Looking ahead, we need to find solutions to reduce complications due to prematurity and prevent preterm death – now the leading cause of under-five childhood deaths. Among the transformational research priorities are a better understanding of gestational age and biomarkers for preterm birth so we can better determine prematurity.
There are also innovative tools and processes that we are testing to improve the performance of health workers, like the Better Birth checklist and mentoring, which we are testing in UP Bihar (you can read my blog post here on the Better Birth checklist).
In lower-resourced countries, women and newborns encounter numerous obstacles when trying to access health services.

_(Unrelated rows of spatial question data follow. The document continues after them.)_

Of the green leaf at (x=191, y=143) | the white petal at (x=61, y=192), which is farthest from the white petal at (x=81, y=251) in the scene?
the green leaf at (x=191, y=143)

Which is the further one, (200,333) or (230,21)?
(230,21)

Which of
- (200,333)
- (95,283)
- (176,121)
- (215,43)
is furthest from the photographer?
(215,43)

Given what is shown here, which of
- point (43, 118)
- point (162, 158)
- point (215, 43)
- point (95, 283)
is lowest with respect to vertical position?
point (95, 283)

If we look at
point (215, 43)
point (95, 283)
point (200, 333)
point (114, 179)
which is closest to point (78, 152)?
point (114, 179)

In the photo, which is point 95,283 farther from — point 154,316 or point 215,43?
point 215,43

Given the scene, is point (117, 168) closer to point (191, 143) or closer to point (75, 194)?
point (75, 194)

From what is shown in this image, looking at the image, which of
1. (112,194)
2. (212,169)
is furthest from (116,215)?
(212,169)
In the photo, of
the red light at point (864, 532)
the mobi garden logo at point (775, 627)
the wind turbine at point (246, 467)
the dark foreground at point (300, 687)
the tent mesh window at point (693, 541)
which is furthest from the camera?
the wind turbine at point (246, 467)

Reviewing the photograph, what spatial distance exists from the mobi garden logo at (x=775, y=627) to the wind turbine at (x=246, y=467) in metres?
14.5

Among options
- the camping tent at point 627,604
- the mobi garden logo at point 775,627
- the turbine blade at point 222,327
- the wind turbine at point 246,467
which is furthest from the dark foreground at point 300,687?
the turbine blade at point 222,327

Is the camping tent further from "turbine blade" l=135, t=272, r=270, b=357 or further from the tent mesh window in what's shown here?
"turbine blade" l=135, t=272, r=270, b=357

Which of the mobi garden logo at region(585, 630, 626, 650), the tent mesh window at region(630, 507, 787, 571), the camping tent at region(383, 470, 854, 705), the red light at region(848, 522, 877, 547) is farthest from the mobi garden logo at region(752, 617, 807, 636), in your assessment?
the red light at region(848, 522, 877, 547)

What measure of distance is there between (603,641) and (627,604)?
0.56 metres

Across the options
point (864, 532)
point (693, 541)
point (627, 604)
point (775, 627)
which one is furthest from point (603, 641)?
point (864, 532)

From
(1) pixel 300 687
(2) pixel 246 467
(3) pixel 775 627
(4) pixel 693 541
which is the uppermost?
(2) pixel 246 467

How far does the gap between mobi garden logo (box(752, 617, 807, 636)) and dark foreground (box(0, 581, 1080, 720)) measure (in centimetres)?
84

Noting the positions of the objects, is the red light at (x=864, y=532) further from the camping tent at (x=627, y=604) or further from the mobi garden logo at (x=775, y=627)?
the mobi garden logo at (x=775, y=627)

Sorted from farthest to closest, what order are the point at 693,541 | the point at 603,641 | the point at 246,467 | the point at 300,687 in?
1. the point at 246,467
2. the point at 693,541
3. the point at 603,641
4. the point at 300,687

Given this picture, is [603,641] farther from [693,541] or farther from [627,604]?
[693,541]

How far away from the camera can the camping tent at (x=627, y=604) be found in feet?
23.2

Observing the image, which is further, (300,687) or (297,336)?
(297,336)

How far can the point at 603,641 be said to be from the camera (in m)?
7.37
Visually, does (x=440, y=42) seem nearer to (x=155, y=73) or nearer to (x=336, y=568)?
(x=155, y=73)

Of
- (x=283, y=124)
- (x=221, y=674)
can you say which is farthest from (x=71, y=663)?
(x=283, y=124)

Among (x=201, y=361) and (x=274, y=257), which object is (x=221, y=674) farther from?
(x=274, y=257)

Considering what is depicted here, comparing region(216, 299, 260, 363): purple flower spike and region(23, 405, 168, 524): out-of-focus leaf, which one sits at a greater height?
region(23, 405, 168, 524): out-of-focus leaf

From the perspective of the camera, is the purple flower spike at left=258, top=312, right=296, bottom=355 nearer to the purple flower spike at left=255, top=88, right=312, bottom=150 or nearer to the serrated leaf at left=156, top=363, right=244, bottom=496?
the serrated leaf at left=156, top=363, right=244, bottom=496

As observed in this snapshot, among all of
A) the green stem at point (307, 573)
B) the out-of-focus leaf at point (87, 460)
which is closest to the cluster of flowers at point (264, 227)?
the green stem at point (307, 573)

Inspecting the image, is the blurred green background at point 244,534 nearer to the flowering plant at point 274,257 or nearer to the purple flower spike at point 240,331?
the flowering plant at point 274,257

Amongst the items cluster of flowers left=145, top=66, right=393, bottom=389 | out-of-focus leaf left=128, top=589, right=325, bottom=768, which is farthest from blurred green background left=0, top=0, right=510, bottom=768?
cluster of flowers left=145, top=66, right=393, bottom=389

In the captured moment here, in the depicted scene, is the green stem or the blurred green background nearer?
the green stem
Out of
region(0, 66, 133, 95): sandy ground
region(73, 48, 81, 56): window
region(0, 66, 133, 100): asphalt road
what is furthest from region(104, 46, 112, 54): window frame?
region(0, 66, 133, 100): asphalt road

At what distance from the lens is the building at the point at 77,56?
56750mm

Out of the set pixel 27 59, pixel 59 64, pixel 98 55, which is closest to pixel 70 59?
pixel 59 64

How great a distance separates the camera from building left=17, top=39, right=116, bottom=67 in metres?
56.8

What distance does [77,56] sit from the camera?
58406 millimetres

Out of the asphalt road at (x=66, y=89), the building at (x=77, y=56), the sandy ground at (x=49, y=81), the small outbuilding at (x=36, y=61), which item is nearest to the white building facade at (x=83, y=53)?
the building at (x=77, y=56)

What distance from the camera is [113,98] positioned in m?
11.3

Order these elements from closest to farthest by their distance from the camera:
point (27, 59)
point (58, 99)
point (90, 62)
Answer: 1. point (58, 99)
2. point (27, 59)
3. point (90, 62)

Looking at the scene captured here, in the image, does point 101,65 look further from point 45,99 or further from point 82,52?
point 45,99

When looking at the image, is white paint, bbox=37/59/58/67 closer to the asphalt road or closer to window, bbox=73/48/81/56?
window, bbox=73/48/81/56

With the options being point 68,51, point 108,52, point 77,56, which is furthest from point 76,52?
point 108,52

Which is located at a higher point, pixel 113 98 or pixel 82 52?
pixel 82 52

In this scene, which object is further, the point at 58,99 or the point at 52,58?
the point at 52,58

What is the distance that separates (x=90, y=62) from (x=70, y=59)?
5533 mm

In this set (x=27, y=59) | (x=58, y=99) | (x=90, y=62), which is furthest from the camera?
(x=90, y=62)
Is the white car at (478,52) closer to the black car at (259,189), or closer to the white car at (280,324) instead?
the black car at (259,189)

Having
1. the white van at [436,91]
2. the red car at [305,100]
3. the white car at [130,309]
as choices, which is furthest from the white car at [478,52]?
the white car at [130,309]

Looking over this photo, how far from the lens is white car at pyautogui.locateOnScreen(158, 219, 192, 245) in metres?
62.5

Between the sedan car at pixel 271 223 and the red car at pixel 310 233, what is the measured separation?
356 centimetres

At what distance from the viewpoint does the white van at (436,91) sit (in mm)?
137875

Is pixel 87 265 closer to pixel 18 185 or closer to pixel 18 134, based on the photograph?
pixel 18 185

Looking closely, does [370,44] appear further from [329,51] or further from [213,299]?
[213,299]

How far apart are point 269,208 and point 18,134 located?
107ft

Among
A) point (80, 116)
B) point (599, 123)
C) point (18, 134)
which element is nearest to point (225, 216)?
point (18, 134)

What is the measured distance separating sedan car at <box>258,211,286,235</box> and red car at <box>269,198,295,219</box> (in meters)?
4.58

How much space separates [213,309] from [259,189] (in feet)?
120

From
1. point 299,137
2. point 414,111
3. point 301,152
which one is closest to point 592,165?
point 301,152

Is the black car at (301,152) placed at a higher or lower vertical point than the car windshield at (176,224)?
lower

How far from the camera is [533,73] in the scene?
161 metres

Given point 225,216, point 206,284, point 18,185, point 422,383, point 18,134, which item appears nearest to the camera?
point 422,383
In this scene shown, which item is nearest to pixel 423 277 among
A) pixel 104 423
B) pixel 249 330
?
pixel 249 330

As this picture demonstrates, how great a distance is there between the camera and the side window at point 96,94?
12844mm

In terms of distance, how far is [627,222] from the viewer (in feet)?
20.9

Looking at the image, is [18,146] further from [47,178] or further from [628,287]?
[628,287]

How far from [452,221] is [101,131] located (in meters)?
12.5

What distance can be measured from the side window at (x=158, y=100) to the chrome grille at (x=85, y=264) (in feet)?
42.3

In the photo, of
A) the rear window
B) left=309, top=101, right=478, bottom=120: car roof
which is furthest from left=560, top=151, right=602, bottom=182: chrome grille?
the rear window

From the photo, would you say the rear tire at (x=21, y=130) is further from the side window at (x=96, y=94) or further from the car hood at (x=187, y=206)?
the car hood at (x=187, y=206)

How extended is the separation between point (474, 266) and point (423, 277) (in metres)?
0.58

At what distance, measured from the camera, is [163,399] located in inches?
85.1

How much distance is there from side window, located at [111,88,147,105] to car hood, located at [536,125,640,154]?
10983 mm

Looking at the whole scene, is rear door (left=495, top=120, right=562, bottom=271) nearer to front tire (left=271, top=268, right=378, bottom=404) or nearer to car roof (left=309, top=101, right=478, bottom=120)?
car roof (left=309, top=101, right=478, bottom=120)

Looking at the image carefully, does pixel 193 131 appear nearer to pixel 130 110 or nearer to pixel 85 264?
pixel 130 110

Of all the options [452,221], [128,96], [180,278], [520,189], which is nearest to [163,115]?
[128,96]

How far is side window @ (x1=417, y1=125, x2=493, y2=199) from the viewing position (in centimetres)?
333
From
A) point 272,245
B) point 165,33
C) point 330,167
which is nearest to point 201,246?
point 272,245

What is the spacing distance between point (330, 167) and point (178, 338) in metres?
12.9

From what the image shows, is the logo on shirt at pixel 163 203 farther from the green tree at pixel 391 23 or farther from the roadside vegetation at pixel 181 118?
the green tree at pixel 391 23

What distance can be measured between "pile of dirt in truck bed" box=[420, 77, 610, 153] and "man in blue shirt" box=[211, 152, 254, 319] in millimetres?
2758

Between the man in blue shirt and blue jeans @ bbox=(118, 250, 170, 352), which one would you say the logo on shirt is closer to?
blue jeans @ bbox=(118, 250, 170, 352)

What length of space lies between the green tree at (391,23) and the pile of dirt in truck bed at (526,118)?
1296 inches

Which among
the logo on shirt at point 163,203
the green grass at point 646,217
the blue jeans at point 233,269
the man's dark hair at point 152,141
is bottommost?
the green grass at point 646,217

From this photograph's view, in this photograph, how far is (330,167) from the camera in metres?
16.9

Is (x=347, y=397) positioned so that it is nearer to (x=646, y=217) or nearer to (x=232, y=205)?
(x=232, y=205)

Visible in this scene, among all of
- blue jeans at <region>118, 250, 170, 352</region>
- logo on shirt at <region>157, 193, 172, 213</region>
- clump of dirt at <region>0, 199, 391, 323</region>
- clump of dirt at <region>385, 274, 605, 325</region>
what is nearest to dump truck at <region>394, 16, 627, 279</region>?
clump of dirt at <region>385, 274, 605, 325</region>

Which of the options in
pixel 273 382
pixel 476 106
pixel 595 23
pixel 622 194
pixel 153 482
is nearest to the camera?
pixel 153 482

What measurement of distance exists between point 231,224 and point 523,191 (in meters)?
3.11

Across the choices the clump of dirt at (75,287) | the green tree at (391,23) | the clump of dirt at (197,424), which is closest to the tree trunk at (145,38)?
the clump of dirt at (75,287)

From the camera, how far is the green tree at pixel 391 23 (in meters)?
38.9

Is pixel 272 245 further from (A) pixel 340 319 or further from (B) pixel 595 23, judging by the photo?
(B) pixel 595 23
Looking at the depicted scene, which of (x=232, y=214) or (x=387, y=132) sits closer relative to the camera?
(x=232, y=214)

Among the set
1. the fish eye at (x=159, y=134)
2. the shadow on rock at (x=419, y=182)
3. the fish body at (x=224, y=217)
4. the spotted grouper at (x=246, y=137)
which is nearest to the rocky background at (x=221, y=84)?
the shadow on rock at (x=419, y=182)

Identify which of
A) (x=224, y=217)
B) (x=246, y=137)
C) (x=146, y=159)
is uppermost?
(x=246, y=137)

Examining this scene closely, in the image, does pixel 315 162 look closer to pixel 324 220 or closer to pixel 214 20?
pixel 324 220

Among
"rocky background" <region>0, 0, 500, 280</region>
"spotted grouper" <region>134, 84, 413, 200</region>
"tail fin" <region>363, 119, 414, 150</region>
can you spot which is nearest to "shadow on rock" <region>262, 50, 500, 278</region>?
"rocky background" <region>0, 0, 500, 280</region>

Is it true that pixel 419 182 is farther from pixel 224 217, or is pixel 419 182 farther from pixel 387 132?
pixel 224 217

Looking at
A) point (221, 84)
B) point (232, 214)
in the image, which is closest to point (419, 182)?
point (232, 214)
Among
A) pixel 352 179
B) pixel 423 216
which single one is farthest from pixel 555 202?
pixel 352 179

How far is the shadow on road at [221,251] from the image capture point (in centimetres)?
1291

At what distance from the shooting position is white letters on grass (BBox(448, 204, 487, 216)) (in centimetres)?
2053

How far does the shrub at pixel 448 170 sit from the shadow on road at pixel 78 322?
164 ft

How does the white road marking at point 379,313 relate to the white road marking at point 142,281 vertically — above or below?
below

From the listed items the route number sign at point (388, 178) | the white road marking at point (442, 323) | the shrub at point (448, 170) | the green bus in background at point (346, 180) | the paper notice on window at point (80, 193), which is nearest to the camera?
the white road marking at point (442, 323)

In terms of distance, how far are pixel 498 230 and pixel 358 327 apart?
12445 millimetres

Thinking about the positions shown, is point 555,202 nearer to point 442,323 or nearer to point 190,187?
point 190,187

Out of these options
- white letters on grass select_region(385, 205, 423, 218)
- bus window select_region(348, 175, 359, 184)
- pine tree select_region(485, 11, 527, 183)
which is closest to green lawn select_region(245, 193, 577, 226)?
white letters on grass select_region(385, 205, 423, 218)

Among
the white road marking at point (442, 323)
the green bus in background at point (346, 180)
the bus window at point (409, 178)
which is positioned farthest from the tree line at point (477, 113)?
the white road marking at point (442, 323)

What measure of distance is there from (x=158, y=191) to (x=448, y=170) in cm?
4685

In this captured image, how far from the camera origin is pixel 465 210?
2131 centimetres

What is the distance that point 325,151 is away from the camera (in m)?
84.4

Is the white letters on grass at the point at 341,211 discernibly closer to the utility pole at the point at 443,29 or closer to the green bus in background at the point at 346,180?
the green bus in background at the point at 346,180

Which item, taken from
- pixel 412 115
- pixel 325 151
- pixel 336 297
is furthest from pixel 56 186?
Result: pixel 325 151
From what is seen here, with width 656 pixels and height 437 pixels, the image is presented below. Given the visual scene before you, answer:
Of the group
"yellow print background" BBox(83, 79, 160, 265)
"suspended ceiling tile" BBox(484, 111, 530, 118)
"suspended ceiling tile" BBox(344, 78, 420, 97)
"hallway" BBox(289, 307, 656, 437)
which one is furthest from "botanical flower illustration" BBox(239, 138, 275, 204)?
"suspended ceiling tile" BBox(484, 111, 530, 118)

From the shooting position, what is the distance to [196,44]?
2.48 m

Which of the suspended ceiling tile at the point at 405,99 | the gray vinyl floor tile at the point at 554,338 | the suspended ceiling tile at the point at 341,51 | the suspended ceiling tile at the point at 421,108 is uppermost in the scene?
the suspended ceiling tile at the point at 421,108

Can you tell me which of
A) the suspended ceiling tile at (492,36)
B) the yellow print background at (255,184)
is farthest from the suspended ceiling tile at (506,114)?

And, for those who do access services, quality of care remains one of the biggest barriers to reduction in maternal and newborn deaths globally.
In thinking about the upcoming Sustainable Development Goals being drafted by the United Nations, where do you see these issues in the broader context of poverty and development work?
Women and children surviving and thriving are central to poverty reduction and sustainable development. It is incumbent on the global community to address the breadth of needs and to prioritize women, children and newborns. Together with partners, we support the goals of the Every Newborn Action Plan and Ending Preventable Maternal Deaths by reducing NMR to 12 per 1000 and MMR to 70 per 100.000 (or 140/100,000 in high MMR countries) by 2030, and to achieve the child mortality goal of 25 per 1000 by 2030.